The symptoms of NSA include nasal pain and tenderness, rhinorrhoea, headache, fever, malaise, and almost always bilateral nasal obstruction.3,7,8 Whereas the signs are a smooth, round, fluctuant deep red or grey swelling of the nasal septum and in cases of late presentation, saddle nose deformity.3,8
Most common organism isolated from NSA is Staphylococcus aureus. Various species of Streptococcus and anaerobes, though less frequently, have also been cultured. In paediatric patients, Haemophilus influenzae may also be found.9
As far as the management of NSA is concerned, prompt surgery is the mainstay of treatment to avoid complications.10 When the diagnosis of NSA is made, empirical treatment with a broad-spectrum antibiotic that crosses the blood–brain barrier can be started prior to surgical drainage, in order to prevent life-threatening complications. Once the culture and sensitivity of pus is obtained, drug therapy may be modified against the specific organism isolated.4
Serious and life-threatening complications of NSA include osteomyelitis, orbital cellulitis, orbital abscess, intracranial abscess, meningitis, and cavernous sinus thrombosis.2 These complications can arise from several possible routes: contiguous spread to orbit, through venous communication between nasal septum, orbital veins and cavernous sinus, through lymphatics of superior meatus to subarachnoid space or finally along the perineural sheath of olfactory nerve.1 In children, the bony walls are thin and porous and the suture lines are open, this accounts for early spread of nasal infection to adjacent sites.11 Usually the infection spreads from the nose towards orbit on account of the venous drainage, as elaborated above. But in our case, a retrograde pattern was followed by the infection from the orbit to the nasal septum which makes this an extremely unusual presentation.
Conclusion
By bringing this case forward, we aim to propose that in cases of primary orbital infections, the probability of a complication of NSA should be borne in mind and the diagnosis follows a high index of suspicion.
Footnotes
Declaration of conflicting interests: The author(s) declared no potential conflicts of interest with respect to the research, authorship, and/or publication of this article.

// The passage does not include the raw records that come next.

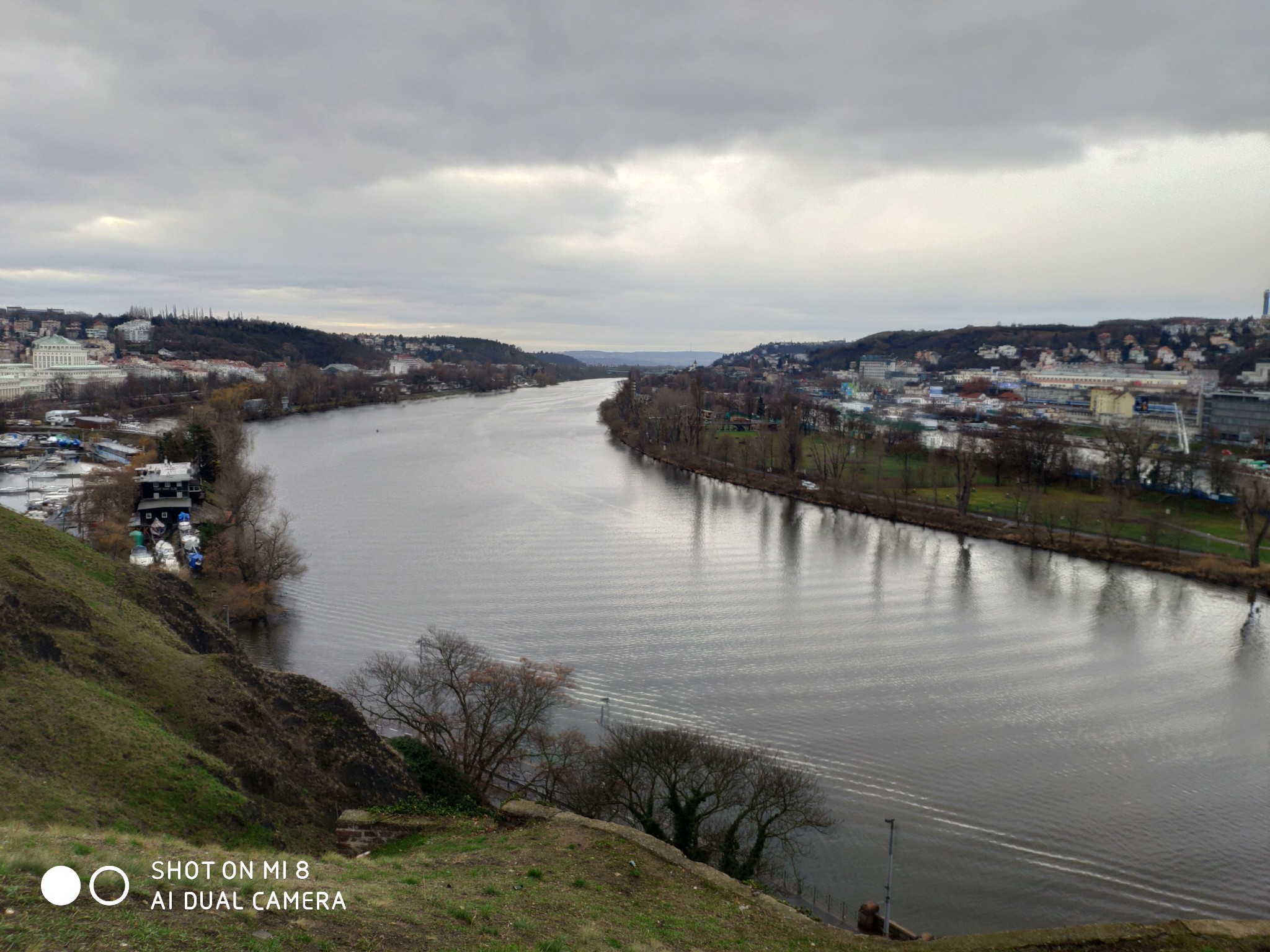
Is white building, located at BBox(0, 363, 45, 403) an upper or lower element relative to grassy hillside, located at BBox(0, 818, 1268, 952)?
upper

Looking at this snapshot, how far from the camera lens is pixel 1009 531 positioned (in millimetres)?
16938

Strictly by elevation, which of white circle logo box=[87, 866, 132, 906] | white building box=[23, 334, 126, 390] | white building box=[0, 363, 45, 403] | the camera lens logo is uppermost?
white building box=[23, 334, 126, 390]

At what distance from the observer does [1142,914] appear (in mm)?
5168

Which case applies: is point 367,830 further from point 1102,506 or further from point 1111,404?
point 1111,404

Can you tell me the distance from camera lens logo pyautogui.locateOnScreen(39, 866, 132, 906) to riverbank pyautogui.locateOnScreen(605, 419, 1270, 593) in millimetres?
16635

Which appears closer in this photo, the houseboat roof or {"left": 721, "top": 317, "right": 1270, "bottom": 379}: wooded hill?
the houseboat roof

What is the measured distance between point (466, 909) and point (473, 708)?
3.38 meters

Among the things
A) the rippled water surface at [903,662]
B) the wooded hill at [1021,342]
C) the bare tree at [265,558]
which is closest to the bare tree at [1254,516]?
the rippled water surface at [903,662]

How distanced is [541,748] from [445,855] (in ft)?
7.29

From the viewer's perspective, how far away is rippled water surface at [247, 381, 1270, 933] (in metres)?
5.73

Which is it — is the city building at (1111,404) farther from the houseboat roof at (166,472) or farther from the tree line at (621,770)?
the houseboat roof at (166,472)

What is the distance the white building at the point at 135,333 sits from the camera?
71250 millimetres

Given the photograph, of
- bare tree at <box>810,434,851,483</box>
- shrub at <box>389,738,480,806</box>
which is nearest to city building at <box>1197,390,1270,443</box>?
bare tree at <box>810,434,851,483</box>

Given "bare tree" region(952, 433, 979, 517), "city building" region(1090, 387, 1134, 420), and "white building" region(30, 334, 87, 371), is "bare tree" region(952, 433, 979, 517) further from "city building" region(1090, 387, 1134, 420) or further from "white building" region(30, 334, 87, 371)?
"white building" region(30, 334, 87, 371)
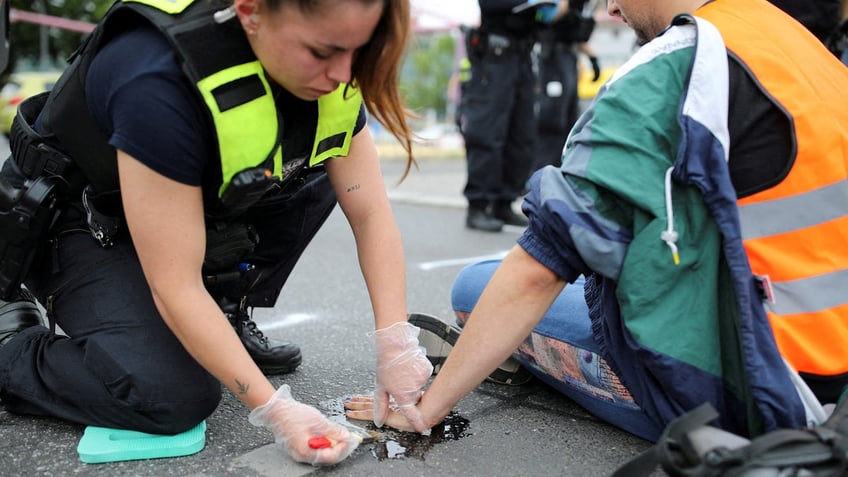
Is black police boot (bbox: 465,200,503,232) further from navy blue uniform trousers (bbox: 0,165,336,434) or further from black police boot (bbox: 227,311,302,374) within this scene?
navy blue uniform trousers (bbox: 0,165,336,434)

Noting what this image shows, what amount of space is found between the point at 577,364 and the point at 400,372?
1.26 feet

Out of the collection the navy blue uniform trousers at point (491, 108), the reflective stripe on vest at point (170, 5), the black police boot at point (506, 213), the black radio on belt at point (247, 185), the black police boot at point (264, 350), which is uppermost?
the reflective stripe on vest at point (170, 5)

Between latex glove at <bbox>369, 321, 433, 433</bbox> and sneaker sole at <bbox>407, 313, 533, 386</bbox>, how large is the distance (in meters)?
0.21

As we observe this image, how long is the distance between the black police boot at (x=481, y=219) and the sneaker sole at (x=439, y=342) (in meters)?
2.67

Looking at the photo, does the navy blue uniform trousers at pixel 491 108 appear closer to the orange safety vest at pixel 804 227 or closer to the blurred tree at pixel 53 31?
the orange safety vest at pixel 804 227

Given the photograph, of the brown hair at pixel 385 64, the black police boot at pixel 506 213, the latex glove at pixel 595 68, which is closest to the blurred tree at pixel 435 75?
the latex glove at pixel 595 68

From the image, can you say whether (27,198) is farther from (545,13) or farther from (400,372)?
(545,13)

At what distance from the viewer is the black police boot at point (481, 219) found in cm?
461

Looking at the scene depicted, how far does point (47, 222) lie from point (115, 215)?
0.13m

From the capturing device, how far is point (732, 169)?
1343mm

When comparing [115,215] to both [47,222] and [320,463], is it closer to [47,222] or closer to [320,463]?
[47,222]

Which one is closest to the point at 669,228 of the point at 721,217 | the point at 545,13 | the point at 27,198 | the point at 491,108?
the point at 721,217

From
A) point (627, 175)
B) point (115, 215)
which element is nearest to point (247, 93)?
point (115, 215)

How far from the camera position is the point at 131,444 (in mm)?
1561
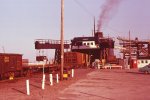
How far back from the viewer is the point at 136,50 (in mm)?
99938

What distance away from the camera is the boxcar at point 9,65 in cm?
3158

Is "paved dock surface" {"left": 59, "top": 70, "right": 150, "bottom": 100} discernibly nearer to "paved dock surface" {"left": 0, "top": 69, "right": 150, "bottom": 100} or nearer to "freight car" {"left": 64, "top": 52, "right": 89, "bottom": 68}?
"paved dock surface" {"left": 0, "top": 69, "right": 150, "bottom": 100}

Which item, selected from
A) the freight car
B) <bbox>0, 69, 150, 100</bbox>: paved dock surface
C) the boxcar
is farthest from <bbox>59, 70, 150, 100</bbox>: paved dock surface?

Ethical approval: Our institution does not require ethical approval for reporting individual cases or case series.
Funding: The author(s) received no financial support for the research, authorship, and/or publication of this article.
Informed consent: Written informed consent was obtained from a legally authorised representative(s) for anonymised patient information to be published in this article.